Yalnızca büyük kentler çevresinde kurulan sanayilerin başlıcaları pamuklu dokuma, iplik, şeker, süttozu, un, peynir, yem, sigara ve çimento fabrikaları ile et kombinalarıdır.

Yeraltı kaynakları bakımından oldukça zengin sayılan Doğu Anadolu Bölgesi’nde Afşin ve Elbistan’da linyit, Hekimhan ve Divriği yörelerinde bakır, Guleman yöresinde krom, Maden yöresinde bakır, Keban ve Baskil yöresinde de gümüşlü kurşun yatakları vardır. Keban ve Karakaya hidroelektrik, AfşinElbistan termik santralları bölgenin başlıca enerji üretim kuruluşlarıdır.

Tarımsal alanları kısıtlı, sanayi işyerleri yetersiz olan bölge halkının artan nüfusu içinde işsiz kalan kesimi, ülkenin ekonomikolanakları daha gelişmiş olan yörelerine göç etmek zorunda kalmaktadır.
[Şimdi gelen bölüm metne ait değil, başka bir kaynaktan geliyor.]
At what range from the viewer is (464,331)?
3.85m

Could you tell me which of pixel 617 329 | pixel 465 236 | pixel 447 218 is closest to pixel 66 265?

Bölgenin Türkiye Ekonomisindeki Yeri:
Doğu Anadolu yurdun en geniş ama en tenha ve en geri kalmış bölgesidir.
Bu bölgenin yurt ekonomisine en büyük katkısı canlı hayvan ve hayvan ürünleri ihracatı alanındadır. Yurdumuzdaki küçükbaş hayvanların %21’si, sığırların %25’i bu bölgede yetiştirilir.
Toprak ürünleri bakımından yurt ekonomisine katkısı azdır.

Madencilik alanında yurt ekonomisine katkısı önemlidir: Tüm yurtta çıkarılan bakırın %50’si, kromun %70’i, demirin %75’i, mabünganezin %35’i, baritin %75’i, çinko ve kayatuzunun önemli bir kısmı bu bölgeden elde edilir. Bölgenin maden yatakları zengindir.

Bölgenin elektrik enerjisi üretimindeki payı büyüktür. Sadece Keban santrali tüm Türkiye üretiminin %25’ini gerçekleştirmektedir. Yapımı devam eden yeni hidroelektrik santralleri bittiğinde, bölge bu yönüyle çok daha büyük bir önem kazanacaktır. Türkiye’de hidroelektrik üretimine elverişli akarsu potansiyelinin üçte biri bu bölgede bulunmaktadır.